▸ Sayfa
::::::::::

Emperyalizm yeni bir evreye dönüşümünü başlattı: Hiper-emperyalizm. Bu emperyalizmin aşırıya kaçarak ve devinsel bir biçimde işlediği, ancak gerileyen bir imparatorluğa özgü sınırlandırmalara da mahkûm olduğu bir evre. Harcanan eforun yarattığı kasılmalar ABD militarizmi altında yaşayan ve en ufak seste refleks olarak kafasını tutan milyonlarca Kongolu, Filistinli, Somalili, Suriyeli ve Yemenli tarafından hissediliyor.

::::::::::

Uzamsal akıl yürütme veri kümesinden alınan satırlar
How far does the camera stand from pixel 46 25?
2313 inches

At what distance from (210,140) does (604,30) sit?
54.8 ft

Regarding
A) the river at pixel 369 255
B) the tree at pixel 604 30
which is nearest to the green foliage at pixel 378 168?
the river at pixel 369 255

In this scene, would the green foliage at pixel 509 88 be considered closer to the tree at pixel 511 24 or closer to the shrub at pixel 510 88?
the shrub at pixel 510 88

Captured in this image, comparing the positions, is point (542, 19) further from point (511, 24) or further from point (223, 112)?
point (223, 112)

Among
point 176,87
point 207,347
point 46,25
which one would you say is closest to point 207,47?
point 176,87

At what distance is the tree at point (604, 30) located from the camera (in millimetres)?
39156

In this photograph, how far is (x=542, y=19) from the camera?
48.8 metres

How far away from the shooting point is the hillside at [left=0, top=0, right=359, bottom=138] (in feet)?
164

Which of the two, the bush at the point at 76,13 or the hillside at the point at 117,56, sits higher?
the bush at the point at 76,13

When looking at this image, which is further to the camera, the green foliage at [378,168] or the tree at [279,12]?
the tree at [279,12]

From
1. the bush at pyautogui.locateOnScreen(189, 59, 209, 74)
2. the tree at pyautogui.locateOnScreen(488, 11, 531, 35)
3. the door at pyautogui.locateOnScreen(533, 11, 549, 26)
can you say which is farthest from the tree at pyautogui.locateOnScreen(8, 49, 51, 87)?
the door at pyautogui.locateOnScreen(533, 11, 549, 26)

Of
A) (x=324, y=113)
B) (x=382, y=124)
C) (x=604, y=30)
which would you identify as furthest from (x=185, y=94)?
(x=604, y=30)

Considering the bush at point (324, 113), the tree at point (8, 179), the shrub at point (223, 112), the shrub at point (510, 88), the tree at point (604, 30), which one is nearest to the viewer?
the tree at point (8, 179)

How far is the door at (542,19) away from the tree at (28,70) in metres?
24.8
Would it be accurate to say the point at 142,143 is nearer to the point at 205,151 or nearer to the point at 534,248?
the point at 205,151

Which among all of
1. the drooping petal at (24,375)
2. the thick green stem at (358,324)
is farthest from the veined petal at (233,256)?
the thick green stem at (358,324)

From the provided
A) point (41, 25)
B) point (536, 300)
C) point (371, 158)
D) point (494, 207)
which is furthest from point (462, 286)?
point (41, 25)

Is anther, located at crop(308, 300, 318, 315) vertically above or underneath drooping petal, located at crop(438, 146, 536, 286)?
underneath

::::::::::

▸ Yapılacak işler
1. Emperyalizm üzerine olan metinde "Emperyalizm yeni bir" ile "Yemenli tarafından hissediliyor." arasındaki kısmı, bu iki ifade de dahil olmak üzere, hiçbir değişiklik yapmadan döndürün.
2. Kayıtlarda "hillside" kelimesinin geçtiği bütün satırları döndürün.
Metin ile kayıtlar farklı kaynaklardan alınmıştır.

▸ Doğru cevaplar
1.
Emperyalizm yeni bir evreye dönüşümünü başlattı: Hiper-emperyalizm. Bu emperyalizmin aşırıya kaçarak ve devinsel bir biçimde işlediği, ancak gerileyen bir imparatorluğa özgü sınırlandırmalara da mahkûm olduğu bir evre. Harcanan eforun yarattığı kasılmalar ABD militarizmi altında yaşayan ve en ufak seste refleks olarak kafasını tutan milyonlarca Kongolu, Filistinli, Somalili, Suriyeli ve Yemenli tarafından hissediliyor.

2.
How far away from the shooting point is the hillside at [left=0, top=0, right=359, bottom=138] (in feet)?
Which of the two, the bush at the point at 76,13 or the hillside at the point at 117,56, sits higher?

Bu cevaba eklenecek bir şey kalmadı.